ABSTRACT
Background: Electroretinography (ERG) is known as a diagnostic test for evaluating the performance of different layers of the retina. Its normal values maybe different in different populations.
Objectives: Determining the normal values of ERG parameters in patients presenting to an ophthalmologic center in Guilan in northern Iran.
Materials and Methods: Fifty-five people presenting to a teaching hospital affiliated to Guilan University of Medical Sciences were studied in autumn and winter 2013.The subjects were diagnosed as healthy in the eye examinations and were examined in terms of the values of amplitude and latency time of ERG waves in accordance with international guidelines for clinical electrophysiology of vision.

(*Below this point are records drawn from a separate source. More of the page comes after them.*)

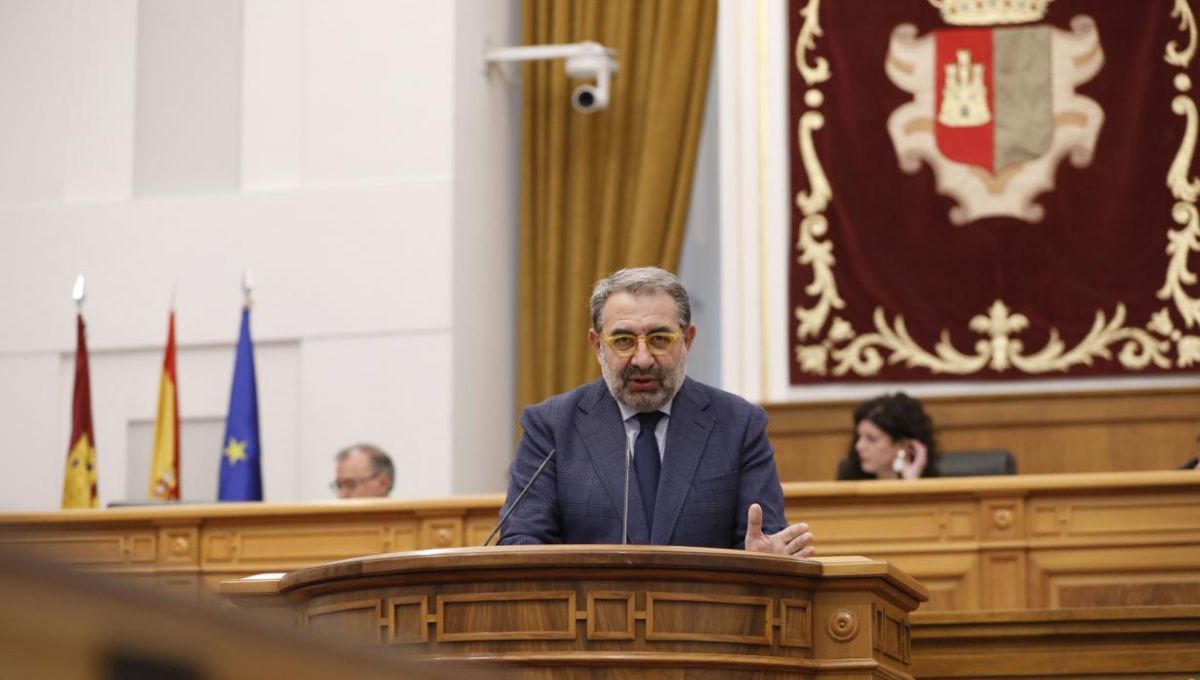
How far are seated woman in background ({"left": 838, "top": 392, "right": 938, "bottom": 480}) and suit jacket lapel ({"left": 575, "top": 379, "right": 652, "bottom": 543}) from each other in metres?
2.68

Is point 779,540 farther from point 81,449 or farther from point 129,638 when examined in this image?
point 81,449

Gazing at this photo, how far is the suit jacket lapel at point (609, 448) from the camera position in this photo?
3.34 metres

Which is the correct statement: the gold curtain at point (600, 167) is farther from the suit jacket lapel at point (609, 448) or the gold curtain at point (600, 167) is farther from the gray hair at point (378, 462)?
the suit jacket lapel at point (609, 448)

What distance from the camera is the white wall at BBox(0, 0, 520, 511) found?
8.17 m

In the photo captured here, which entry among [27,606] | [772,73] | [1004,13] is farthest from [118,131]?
[27,606]

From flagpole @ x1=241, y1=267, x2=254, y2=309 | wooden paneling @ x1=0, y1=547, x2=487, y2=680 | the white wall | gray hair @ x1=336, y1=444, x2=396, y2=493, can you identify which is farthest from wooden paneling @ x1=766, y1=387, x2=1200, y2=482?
wooden paneling @ x1=0, y1=547, x2=487, y2=680

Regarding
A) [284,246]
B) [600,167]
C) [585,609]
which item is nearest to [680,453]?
[585,609]

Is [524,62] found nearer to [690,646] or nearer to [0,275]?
[0,275]

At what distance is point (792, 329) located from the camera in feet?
27.1

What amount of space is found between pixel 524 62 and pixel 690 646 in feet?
21.5

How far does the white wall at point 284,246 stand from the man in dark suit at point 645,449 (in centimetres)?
454

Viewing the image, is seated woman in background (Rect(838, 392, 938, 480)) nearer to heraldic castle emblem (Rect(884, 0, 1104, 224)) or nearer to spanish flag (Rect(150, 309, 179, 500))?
heraldic castle emblem (Rect(884, 0, 1104, 224))

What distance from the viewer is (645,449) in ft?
11.4

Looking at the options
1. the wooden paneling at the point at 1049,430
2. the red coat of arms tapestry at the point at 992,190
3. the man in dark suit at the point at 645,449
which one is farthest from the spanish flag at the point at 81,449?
the man in dark suit at the point at 645,449
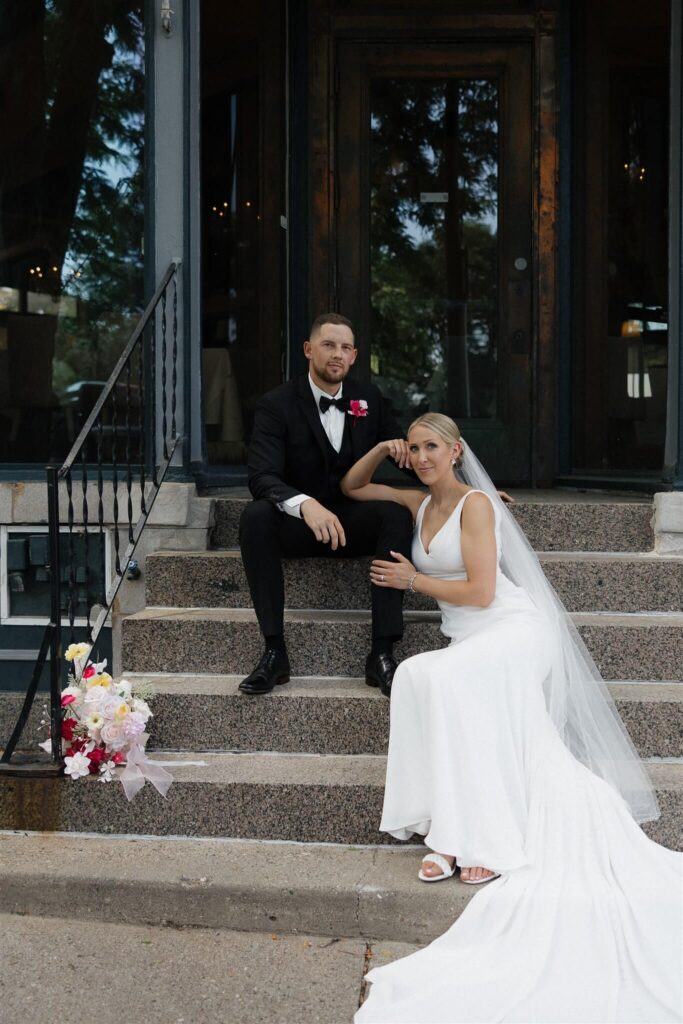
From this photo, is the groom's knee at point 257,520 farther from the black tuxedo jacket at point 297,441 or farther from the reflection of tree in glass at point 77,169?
the reflection of tree in glass at point 77,169

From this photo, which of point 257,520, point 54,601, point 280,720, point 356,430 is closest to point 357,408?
point 356,430

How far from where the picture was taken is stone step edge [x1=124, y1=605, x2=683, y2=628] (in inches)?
163

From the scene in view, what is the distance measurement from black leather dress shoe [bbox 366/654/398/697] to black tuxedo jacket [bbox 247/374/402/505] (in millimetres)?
771

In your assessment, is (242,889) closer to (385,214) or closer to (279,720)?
(279,720)

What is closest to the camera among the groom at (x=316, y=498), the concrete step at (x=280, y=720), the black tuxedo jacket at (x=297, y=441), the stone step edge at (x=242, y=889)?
the stone step edge at (x=242, y=889)

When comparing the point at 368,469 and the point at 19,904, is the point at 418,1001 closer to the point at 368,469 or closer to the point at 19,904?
the point at 19,904

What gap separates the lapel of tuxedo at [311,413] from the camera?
14.2 feet

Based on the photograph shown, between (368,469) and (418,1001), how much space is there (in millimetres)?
2125

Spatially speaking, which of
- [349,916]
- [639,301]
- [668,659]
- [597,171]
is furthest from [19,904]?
[597,171]

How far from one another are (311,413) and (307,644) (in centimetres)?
94

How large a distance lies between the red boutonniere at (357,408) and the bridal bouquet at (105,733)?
145cm

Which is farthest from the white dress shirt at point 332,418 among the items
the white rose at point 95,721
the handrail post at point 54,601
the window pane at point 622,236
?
the window pane at point 622,236

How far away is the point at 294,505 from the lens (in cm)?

Results: In this study, 55 patients with a mean age of 35±14 years were studied (40% males with a mean age of 36.00±15.4 years; 60% females, with a mean age of 34.5±14 years). The following results were obtained: amplitude of scotopic 0.01=149±144 µV, scotopic 3=317±157µV, photopic=129±86 µV, 30-Hz flicker=134±38 µV, OS2=25.6±13.9 µV, Latency time scotopic 0.01=53.5±29 sec, Latency Time Scotopic 3=34.3±15.2 sec, N1=13.59±2 sec, P1=18.63±1 sec, N2=21.3±1 sec, P2=26.1±2.7 ms, N3=31.1±4 sec, P3=33.8±4.7 sec, N4=40.9±6.4 sec, P4=44.3±6.4 sec, Latency Time photopic=22.9±7.7 ms, and flicker=54.3±7.5 ms. Men and women were not significantly different in terms of the variables. Left and right eyes, as well as age groups were not significantly different (
p=0.05).
Conclusion: The results of the current study differed from other studies in terms of the values of amplitude and latency times. Therefore, it is necessary to standardize ERG for each center.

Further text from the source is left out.